How to do it
Students are often unsure of how
to tackle their research project.
Conducting a project brings plenty of questions and challenges all by itself. However, what if that project also serves as a critical examination administered to you by highly decorated, intelligent, and experienced people? An examination that might not only lead to a more or less important evaluation, but, much more critically, the all-encompassing decision on whether the investment of the past years has finally led to success or rather been in vain. It does not surprise that students feel the chills and possibly a greater-than-normal anxiety about taking the wrong turn to climb their personal, academic Everest.
In The Student’s Research Companion, we discuss many challenges of positioning a project like, e.g., bringing capabilities and the wish to build new ones and the suggestion to link a topical positioning to an audience and their problems. But there are even less obvious decisions that can stop a student in their tracks if misunderstood. One of these decisions deals with whether a research design is a choice or a determination. Another decision deals with the source of meaning that emerges from the project. But there are also much more mundane challenges to overcome: unwritten rules, standards and requirements that go without saying at one institute but might be different at another. These sometimes cultural, sometimes administrative, and sometimes even political details seem like they can only be uncovered by bumping into them, blindfolded. Any combination of these aspects can turn any proficient and driven researcher to a more cautious, if not discouraged student, less capable than what they would have been in different circumstances. The issue remains: the project will only be conducted, and the thesis will only be written, if the discouraged student turns themselves back into a driven and proficient researcher to dig in and plough through. But how?

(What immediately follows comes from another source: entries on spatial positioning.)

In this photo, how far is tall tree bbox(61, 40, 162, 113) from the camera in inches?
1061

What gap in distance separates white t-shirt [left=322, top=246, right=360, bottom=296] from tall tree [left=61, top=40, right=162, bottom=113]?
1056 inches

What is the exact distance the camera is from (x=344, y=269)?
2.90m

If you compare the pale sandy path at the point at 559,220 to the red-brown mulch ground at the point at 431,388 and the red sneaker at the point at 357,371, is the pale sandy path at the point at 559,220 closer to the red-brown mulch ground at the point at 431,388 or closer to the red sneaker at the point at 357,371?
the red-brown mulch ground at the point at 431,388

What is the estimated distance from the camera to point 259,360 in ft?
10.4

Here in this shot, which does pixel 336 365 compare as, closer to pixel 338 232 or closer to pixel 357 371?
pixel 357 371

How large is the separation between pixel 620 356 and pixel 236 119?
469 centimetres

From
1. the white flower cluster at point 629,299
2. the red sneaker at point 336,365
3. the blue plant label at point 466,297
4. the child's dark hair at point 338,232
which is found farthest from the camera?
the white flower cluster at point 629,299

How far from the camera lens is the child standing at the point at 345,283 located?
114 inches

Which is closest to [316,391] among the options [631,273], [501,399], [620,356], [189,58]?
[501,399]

To avoid getting stuck at the start, why not review your goal, a generic path to that goal, and which decisions on the path to your goal are really yours to make, to determine, or predetermined for you to follow.
An old saying asks for the power to change what needs changing, the endurance for what needs enduring, and the wisdom to tell one from the other. This is not unrelated. First, ask yourself what you want to achieve – find an answer to a question, make a contribution to an audience, just write the text and graduate: your goal must make sense to you. Second, depending on your goal, a generic path to success will become gradually more obvious. Third, reflect on that path in the context of which decisions you can make freely and implement in accordance with your goals (often fewer than expected), which decisions best seem to be determined from other information (more common), and which decisions are explicitly restricted to the preferences of your research context. Merely by focusing on your goal, a generic path, and a reduction of complexity by categorizing what you may design freely, deterministically, or what others have determined for you, you will regain clarity that will make it easier to progress.
How do you help students who get stuck at the outset of their project? Did you experience this yourself? How did you manoeuvre yourself out of being beached?